On August 30, 2022, the California legislature passed Assembly Bill (AB) 2188, which now awaits approval from Governor Gavin Newsome. If signed into law, the bill would become effective on January 1, 2024.
AB 2188 serves as an amendment to the state’s anti-discrimination law, the California Fair Employment and Housing Act, and would make it unlawful for an employer to discriminate against a person in hiring, termination, or any term or condition of employment, or otherwise penalizing a person, for either (i) the use of cannabis off the job and away from the workplace, or (ii) taking an employer-required drug screening test that detects non-psychoactive cannabis metabolites in an employee’s urine, hair, blood, urine, or other bodily fluids.
Notwithstanding the prohibitions contained in AB 2188, the law still permits employers to restrict on the job marijuana use and maintain drug-free workplaces. Indeed, the bill specifically allows employers to prohibit employees from possessing, being impaired by or using marijuana while on the job and to make employment decisions based on “pre-employment drug screening conducted through methods that do not screen for non-psychoactive cannabis metabolites.” Moreover, the bill states that nothing in its language “affects the rights or obligations of an employer to maintain a drug- and alcohol-free workplace” or “any other rights or obligations of an employer specified by federal law or regulation.”
Additionally, the bill includes carve-outs for employees in the building and construction trades, and will not apply to applicants or employees hired for positions that require a federal government background investigation or security clearance. The bill also does not pre-empt other laws requiring applicants or employees to be tested for controlled substances, including laws relating to the receipt of federal funding or entering into federal contracts.

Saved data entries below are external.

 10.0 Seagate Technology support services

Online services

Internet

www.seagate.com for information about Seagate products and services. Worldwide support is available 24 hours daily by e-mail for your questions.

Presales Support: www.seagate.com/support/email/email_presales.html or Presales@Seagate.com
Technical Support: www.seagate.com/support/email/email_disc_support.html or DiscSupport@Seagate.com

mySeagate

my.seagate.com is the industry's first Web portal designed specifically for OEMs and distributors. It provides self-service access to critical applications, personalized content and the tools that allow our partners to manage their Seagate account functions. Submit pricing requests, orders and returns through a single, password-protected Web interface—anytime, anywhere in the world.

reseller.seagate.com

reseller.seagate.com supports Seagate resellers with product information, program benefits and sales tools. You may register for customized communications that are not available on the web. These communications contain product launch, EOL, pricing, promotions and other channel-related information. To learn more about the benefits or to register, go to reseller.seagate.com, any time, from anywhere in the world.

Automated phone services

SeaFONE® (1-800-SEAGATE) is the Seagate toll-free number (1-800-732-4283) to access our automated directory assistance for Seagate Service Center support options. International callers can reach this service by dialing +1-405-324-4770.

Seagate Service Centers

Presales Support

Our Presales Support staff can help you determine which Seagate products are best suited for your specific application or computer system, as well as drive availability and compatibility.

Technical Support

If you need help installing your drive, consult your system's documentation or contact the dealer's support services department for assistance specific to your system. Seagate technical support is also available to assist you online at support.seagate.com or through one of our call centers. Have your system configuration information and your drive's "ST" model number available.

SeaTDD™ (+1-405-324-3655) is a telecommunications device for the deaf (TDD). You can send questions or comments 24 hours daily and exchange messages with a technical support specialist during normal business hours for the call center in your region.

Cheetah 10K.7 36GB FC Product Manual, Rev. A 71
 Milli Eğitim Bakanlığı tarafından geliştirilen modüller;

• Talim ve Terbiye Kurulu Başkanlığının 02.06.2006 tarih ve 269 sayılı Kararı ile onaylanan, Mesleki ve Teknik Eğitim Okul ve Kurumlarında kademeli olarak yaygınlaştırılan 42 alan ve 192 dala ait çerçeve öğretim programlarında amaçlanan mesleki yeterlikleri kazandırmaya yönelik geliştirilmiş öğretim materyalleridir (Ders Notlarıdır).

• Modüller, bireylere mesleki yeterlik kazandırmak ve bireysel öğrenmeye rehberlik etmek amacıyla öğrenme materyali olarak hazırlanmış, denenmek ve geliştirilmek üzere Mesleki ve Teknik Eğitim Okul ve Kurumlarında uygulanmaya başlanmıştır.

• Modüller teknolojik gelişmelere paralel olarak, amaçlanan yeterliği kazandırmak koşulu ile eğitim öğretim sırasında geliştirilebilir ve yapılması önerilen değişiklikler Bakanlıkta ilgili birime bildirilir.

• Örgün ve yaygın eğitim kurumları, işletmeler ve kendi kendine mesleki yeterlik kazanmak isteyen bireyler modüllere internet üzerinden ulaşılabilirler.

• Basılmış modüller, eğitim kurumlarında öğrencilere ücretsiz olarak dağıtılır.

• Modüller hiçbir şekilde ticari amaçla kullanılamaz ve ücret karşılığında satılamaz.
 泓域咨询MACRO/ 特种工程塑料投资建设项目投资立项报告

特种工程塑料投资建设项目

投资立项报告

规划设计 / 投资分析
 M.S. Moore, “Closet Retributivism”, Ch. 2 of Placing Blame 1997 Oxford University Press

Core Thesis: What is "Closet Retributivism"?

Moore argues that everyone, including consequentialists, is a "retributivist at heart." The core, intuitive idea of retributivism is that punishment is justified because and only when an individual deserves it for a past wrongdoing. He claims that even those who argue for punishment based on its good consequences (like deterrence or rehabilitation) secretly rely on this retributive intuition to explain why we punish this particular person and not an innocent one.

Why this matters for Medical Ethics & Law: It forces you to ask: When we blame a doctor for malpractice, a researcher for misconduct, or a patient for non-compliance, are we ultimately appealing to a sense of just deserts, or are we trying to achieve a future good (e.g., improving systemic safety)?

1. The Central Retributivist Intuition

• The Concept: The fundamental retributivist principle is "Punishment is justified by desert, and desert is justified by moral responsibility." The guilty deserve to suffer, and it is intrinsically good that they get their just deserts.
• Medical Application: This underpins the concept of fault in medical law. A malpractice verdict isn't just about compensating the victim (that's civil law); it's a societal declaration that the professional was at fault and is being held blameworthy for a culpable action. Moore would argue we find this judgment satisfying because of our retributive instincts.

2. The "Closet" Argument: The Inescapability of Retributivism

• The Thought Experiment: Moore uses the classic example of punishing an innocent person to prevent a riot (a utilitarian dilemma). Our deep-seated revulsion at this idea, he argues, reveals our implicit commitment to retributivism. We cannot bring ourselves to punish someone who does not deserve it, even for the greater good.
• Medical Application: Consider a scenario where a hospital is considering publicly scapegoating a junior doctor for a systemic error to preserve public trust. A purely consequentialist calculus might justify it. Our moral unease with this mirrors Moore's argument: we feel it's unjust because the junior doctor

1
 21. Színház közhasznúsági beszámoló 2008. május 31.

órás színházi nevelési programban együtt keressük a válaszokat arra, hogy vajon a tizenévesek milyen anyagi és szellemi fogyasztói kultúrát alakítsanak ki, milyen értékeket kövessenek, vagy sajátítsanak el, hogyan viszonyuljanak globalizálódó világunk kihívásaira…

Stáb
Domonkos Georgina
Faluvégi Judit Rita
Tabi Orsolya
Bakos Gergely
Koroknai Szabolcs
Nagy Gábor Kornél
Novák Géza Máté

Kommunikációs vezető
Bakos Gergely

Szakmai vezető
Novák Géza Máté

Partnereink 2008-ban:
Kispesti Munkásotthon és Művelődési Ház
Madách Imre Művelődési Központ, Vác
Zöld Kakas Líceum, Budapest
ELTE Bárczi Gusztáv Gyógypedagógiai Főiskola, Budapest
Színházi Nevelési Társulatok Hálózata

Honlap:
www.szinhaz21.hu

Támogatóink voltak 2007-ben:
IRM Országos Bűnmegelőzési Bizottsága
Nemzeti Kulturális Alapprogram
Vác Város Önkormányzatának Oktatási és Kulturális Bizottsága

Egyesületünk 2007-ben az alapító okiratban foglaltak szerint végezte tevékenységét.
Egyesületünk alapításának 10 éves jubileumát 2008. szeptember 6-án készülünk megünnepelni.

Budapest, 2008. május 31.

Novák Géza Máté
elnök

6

If AB 2188 is signed by Governor Newsome, California would become the latest state with legalized marijuana to implement statutory protections for workers that would prohibit discrimination on the basis of off-the-clock recreational use. That said, there would inevitably be questions related to the tension arising from the bill’s prohibitions on discrimination and the provisions allowing employers to enforce drug-free workplace policies, including pre-employment drug-screenings that do not test for non-psychoactive cannabis metabolites. Governor Newsom has until the end of September to sign or veto the bill. Accordingly, California employers are encouraged to work with their employment counsel at Foley to review and update drug-free workplace and testing policies to ensure compliance with the bill, should it become law.